Publisher's Synopsis
Cherry Picker author Mark Shechner, the quintessential Jewish intellectual, university English and writing professor, and literature scholar, never feels more ordinary and all-American than when he's anonymized in the hordes crowding Las Vegas and casinos throughout the world, human hives that, for tens of millions of bees, are as fragrant as giant pots of nectar.
Moreover, as a decades-long machine player, he's experienced a lifetime of the derision projected on those who feed the slot beast and endow it with its enormous wealth.
Yet, Shechner argues eloquently, the hotels were built on the rake-off from gambling-from the high rollers at the blackjack and crap tables, the poker players betting the house on the river, and the baccarat players doing some hellacious hoodoo with stacks of chips at the ready, but mostly from the masses bathing themselves in the Ganges of slots, making up for their lack of sophistication by the sheer volume of their play.
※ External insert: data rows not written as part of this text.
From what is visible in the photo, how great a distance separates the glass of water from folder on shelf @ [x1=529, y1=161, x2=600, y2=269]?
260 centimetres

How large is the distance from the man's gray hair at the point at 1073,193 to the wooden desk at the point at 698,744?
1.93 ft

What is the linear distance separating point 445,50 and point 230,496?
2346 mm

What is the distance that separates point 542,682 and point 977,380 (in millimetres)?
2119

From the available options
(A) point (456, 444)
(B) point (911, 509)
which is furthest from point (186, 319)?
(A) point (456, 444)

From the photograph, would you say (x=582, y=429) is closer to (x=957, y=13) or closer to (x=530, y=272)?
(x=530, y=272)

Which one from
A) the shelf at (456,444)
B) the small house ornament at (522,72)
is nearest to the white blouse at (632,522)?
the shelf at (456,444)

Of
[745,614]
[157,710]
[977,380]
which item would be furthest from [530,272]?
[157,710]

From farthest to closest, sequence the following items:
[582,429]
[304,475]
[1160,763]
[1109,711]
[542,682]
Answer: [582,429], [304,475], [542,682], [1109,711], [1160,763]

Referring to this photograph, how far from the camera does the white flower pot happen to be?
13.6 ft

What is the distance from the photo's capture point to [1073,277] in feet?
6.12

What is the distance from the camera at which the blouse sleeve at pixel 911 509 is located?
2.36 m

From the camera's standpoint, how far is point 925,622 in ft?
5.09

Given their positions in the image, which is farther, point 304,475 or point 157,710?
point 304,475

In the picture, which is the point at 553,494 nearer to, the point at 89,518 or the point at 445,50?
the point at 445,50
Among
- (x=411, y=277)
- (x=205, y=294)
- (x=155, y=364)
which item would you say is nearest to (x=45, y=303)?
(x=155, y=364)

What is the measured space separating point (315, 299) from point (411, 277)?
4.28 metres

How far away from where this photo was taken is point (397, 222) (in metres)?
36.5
Cherry Picker is an ode, an anthem, a psalm for Shechner's fellow krill along the whale trail, fellow suckers and pishers, chumps and chimps, senior citizens and Chinese tour groups, chasers of the blazing seven, the double diamond, the wild cherries, slot heads all, whose pennies and nickels and quarters built the casino megalith and who have, pundits and sociologists and do-gooders notwithstanding, have no desire to give up that small dimension of recklessness that adds a little spice to their lives.